3. The real heart of sin, though, is childish rebellion. Plain defiance to the authority of God. Like a two year old child who hears mommy say, "No," but does it anyway, we are rebellious creatures. We defy God, his authority, his definition of right and wrong, when we sin. I'm going to do it MY way!

So sin is this combination of missing the mark, crossing the line, and rebelling against God.

All of that, according to the Bible leaves us . . .

I. Orphaned

Psalm 51:3-4 For I know my transgressions,

and my sin is always before me.

4 Against you, you only, have I sinned

and done what is evil in your sight,

so that you are proved right when you speak

and justified when you judge.”

A. Sin destroys relationship.

1. It destroys relationship with other people.

2. And, worst of all, with God. We were born, created, to have an ongoing relationship with our Father God. Sin breaks it. And like the Prodigal Son we live in a strange land amidst pigs, spiritually starving, lonely, and dying. “Orphan” is an image of the horrible result of sin. When our relationship with Father God is severed, then we are left spiritual orphans.

3. Orphans are also a reality in this world: kids without parents, left homeless and cut off from the God-given means of raising healthy children. One of the saddest images of the broken human condition is an orphan–homesick, alone, discarded.

4. We visited an orphanage in Delhi. Pastor Varghese Thomas and his wife (Valsamma) started an orphanage about ten or twelve years ago that now has around forty children. We met them all in the Thomas’ living room and then followed them to the orphanage to see where they lived.

a. For some reason I never look forward to visiting orphanages. I should, but I don’t. And I wondered why on this trip. I think it is because orphans are a result of the brokenness of the world. Kids shouldn’t be abandoned. It is on of the saddest realities of our world.

b. But I am always surprised by the joy that I find in every orphanage I visit. Because they are Christian orphanages. The kids are loved, cared for, they are given hope and a future. They are happy. It’s like they know where they COULD be (alone on the street), they know where the ARE (in a place where they are loved) and they are happy! They feel fortunate (ironically, they feel more fortunate than our own kids who have their own rooms and all kinds of toys and a set of parents). The orphans have a sense of being adopted.

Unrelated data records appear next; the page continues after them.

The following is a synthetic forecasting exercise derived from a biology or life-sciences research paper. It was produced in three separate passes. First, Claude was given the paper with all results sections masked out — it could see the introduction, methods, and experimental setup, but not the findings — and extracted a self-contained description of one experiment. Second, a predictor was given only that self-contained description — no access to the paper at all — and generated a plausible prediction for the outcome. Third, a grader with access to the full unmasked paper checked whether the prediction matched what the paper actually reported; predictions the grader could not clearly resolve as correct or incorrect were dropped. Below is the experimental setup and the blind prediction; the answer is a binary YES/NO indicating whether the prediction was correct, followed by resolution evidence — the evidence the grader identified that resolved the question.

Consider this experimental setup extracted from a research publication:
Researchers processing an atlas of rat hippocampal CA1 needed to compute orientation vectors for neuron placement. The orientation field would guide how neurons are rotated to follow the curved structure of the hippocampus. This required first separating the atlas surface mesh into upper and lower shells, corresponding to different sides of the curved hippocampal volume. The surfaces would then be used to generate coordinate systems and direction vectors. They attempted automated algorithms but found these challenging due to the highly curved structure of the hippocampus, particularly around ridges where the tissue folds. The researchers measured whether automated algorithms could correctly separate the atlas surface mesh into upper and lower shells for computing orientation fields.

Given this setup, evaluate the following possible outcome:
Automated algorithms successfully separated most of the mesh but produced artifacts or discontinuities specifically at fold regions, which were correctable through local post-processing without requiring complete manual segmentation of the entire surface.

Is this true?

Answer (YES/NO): NO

5. Listen to Jesus in John 14:18. John 14:18 “I will not leave you as orphans; I will come to you.” Our sin has cut us off from God, orphaned us, but the good news is: we are still loved and

B. Our Father is still alive.

That brings us to Ephesians 1. We’ll start at verse 3.

Ephesians 1:3-13

Praise be to the God and Father of our Lord Jesus Christ, who has blessed us in the heavenly realms with every spiritual blessing in Christ. 4 For he chose us in him before the creation of the world to be holy and blameless in his sight. In love 5 hec predestined us to be adopted as his sons through Jesus Christ, in accordance with his pleasure and will— 6 to the praise of his glorious grace, which he has freely given us in the One he loves. 7 In him we have redemption through his blood, the forgiveness of sins, in accordance with the riches of God's grace 8 that he lavished on us with all wisdom and understanding. 9 And he made known to us the mystery of his will according to his good pleasure, which he purposed in Christ, 10 to be put into effect when the times will have reached their fulfillment — to bring all things in heaven and on earth together under one head, even Christ.